-- Document segment follows --

Lazy blogger back again! I've been cooking (kind of), but I'm lacking in motivation I guess.
Anyway, I got a craving for crab cakes the other day and even though I have a 2 pack of Maryland style crab cakes from Trader Joes in my freezer, I decided to give it a go on my own. For the first time, I think they came out okay! I think next time I will use lump crab meat (I just didn't want to pay $6.99 for a small can of it) and maybe skip the egg as a binding agent, as it was VERY wet and as a result, I had to use more bread crumbs then I wanted, and maybe make them a bit thicker, these were thin, but it made 7 and I had 3 along with some roasted potatoes, and I am stuffed!
Baked feta crab cakes:
- 12 ounces crab meat (whatever you like to use, I just bought two 6-ounce cans of regular crab meat, so it was more shredded)
- 1/4 cup mayonnaise (I hate mayo with a passion, all I can taste is the fat coating my tongue, yuck. But I got a coupon for a free bottle of Kraft Mayo made with olive oil, and it's not that bad, and has WAY less fat and calories than regular mayo)
- 1/2-1 cup breadcrumbs (I used italian bread crumbs to mix in and panko to coat)
- 1 egg (again, in the future, I would maybe eliminate the egg so I could cut back on the breadcrumbs)

-- Document segment concluded --
-- Extracted entries follows --

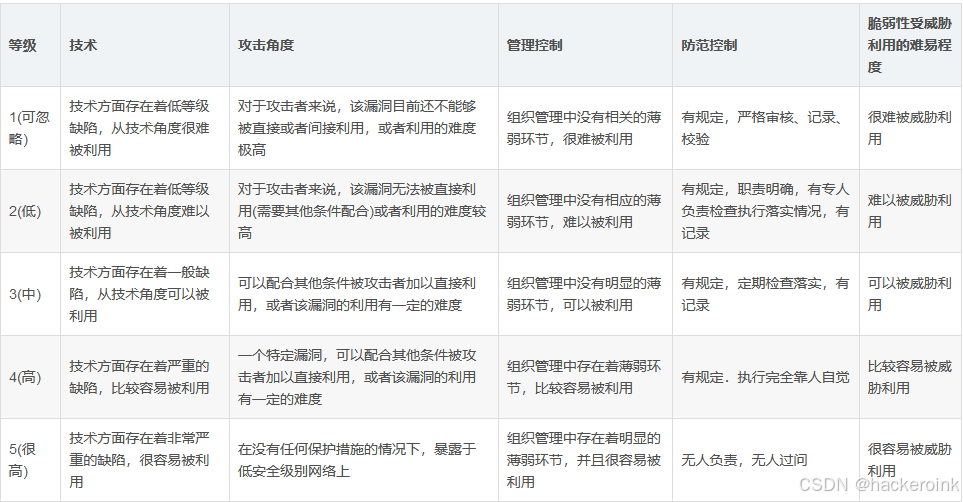 | 等级 | 技术 | 攻击角度 | 管理控制 | 防范控制 | 脆弱性受威胁利用的难易程度 |
|---|---|---|---|---|---|
| 1(可忽略) | 技术方面存在着低等级缺陷，从技术角度很难被利用 | 对于攻击者来说，该漏洞目前还不能够被直接或者间接利用，或者利用的难度极高 | 组织管理中没有相关的薄弱环节，很难被利用 | 有规定，严格审核、记录、校验 | 很难被威胁利用 |
| 2(低) | 技术方面存在着低等级缺陷，从技术角度难以被利用 | 对于攻击者来说，该漏洞无法被直接利用(需要其他条件配合)或者利用的难度较高 | 组织管理中没有相应的薄弱环节，难以被利用 | 有规定，职责明确，有专人负责检查执行落实情况，有记录 | 难以被威胁利用 |
| 3(中) | 技术方面存在着一般缺陷，从技术角度可以被利用 | 可以配合其他条件被攻击者加以直接利用，或者该漏洞的利用有一定的难度 | 组织管理中没有明显的薄弱环节，可以被利用 | 有规定，定期检查落实，有记录 | 可以被威胁利用 |
| 4(高) | 技术方面存在着严重的缺陷，比较容易被利用 | 一个特定漏洞，可以配合其他条件被攻击者加以直接利用，或者该漏洞的利用有一定的难度 | 组织管理中存在着薄弱环节，比较容易被利用 | 有规定．执行完全靠人自觉 | 比较容易被威胁利用 |
| 5(很高) | 技术方面存在着非常严重的缺陷，很容易被利用 | 在没有任何保护措施的情况下，暴露于低安全级别网络上 | 组织管理中存在着明显的薄弱环节，并且很容易被利用 | 无人负责，无人过问 | 很容易被威胁利用 |

CSDN @hackeroink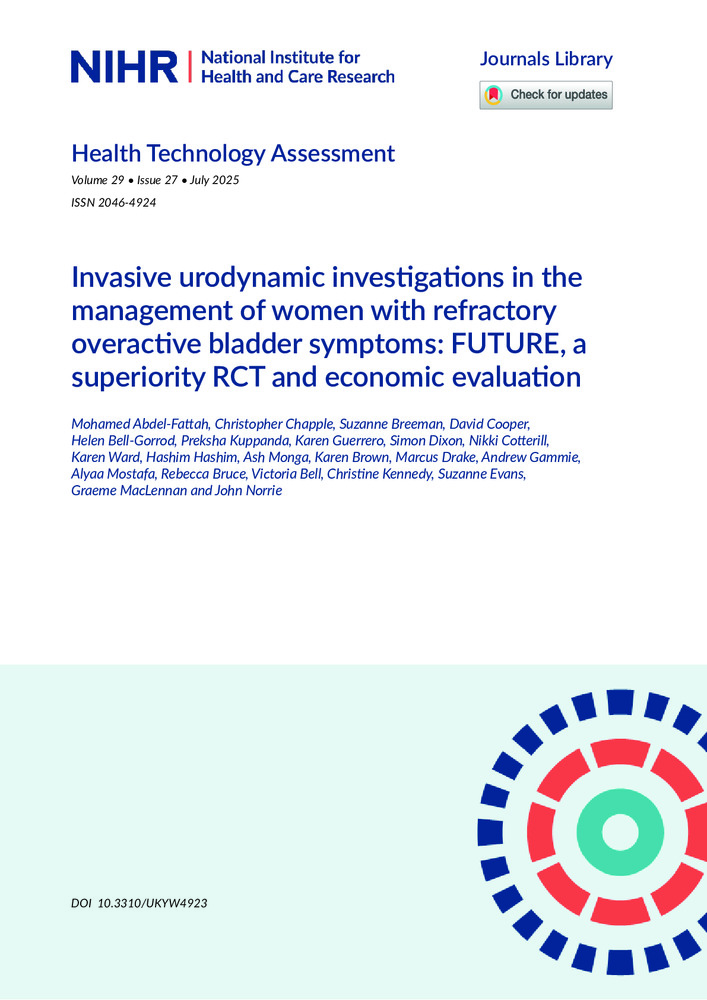 NIHR | National Institute for Health and Care Research

Journals Library

Check for updates

Health Technology Assessment
Volume 29 • Issue 27 • July 2025
ISSN 2046-4924

Invasive urodynamic investigations in the management of women with refractory overactive bladder symptoms: FUTURE, a superiority RCT and economic evaluation

Mohamed Abdel-Fattah, Christopher Chapple, Suzanne Breeman, David Cooper, Helen Bell-Gorrod, Preksha Kuppanda, Karen Guerrero, Simon Dixon, Nikki Cotterill, Karen Ward, Hashim Hashim, Ash Monga, Karen Brown, Marcus Drake, Andrew Gammie, Alyaa Mostafa, Rebecca Bruce, Victoria Bell, Christine Kennedy, Suzanne Evans, Graeme MacLennan and John Norrie

DOI 10.3310/UKYW4923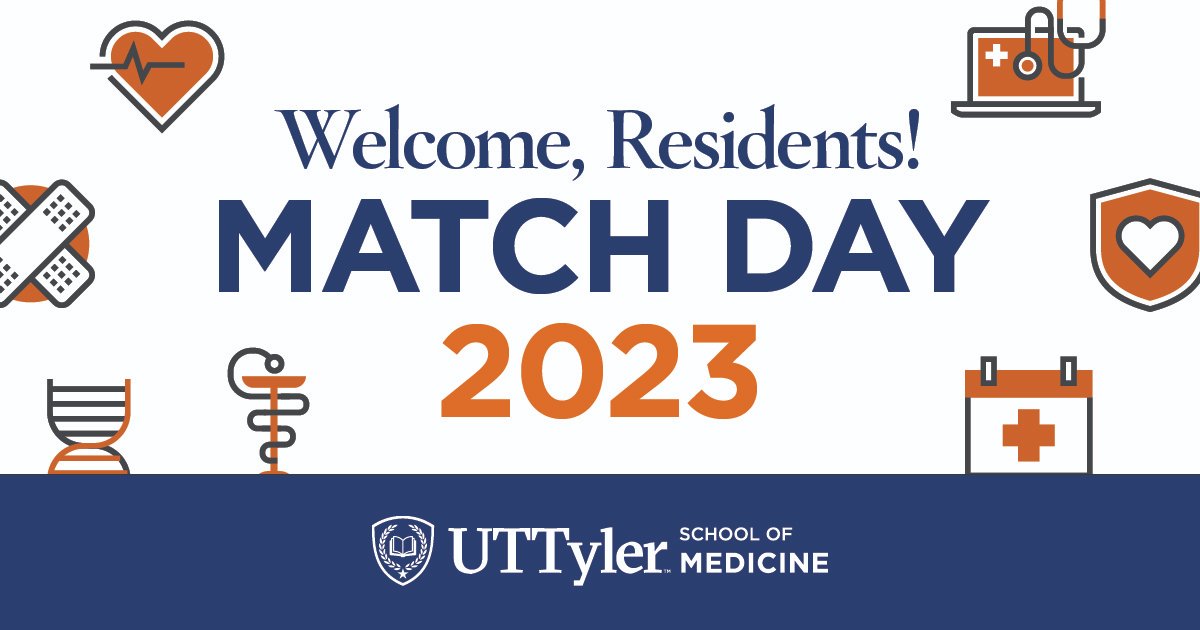 Welcome, Residents!
MATCH DAY
2023

UTTyler SCHOOL OF MEDICINE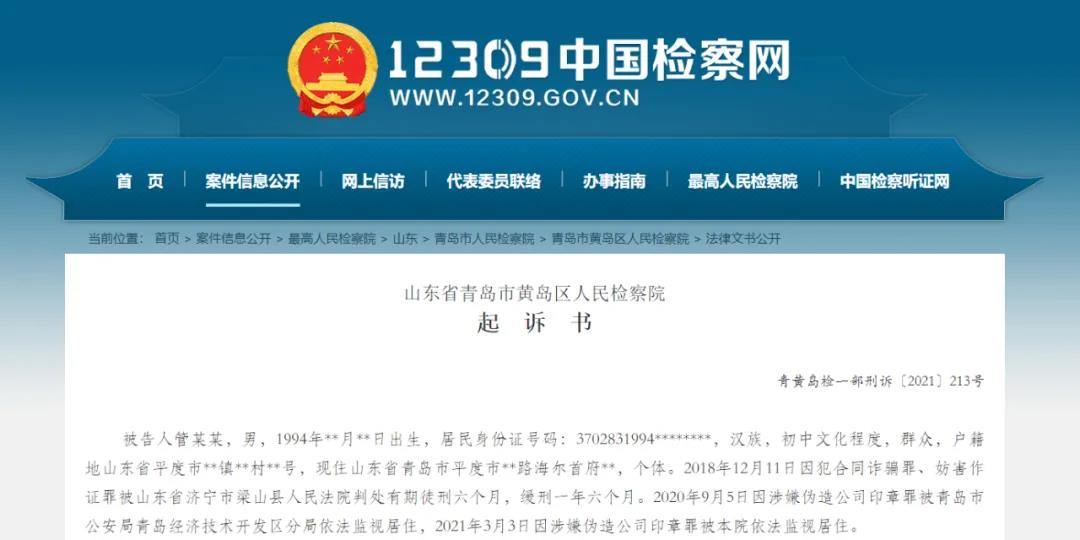 12309中国检察网
WWW.12309.GOV.CN

首 页 | 案件信息公开 | 网上信访 | 代表委员联络 | 办事指南 | 最高人民检察院 | 中国检察听证网

当前位置： 首页 > 案件信息公开 > 最高人民检察院 > 山东 > 青岛市人民检察院 > 青岛市黄岛区人民检察院 > 法律文书公开

山东省青岛市黄岛区人民检察院
起 诉 书

青黄岛检一部刑诉〔2021〕213号

被告人管某某，男，1994年**月**日出生，居民身份证号码：3702831994********，汉族，初中文化程度，群众，户籍地山东省平度市**镇**村**号，现住山东省青岛市平度市**路海尔首府**，个体。2018年12月11日因犯合同诈骗罪、妨害作证罪被山东省济宁市梁山县人民法院判处有期徒刑六个月，缓刑一年六个月。2020年9月5日因涉嫌伪造公司印章罪被青岛市公安局青岛经济技术开发区分局依法监视居住，2021年3月3日因涉嫌伪造公司印章罪被本院依法监视居住。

-- Extracted entries concluded --

Reproduce word for word the passage of the crab cake blog post starting at "- 1/4 cup mayonnaise" and ending at "than regular mayo)".

• [Task response]
- 1/4 cup mayonnaise (I hate mayo with a passion, all I can taste is the fat coating my tongue, yuck. But I got a coupon for a free bottle of Kraft Mayo made with olive oil, and it's not that bad, and has WAY less fat and calories than regular mayo)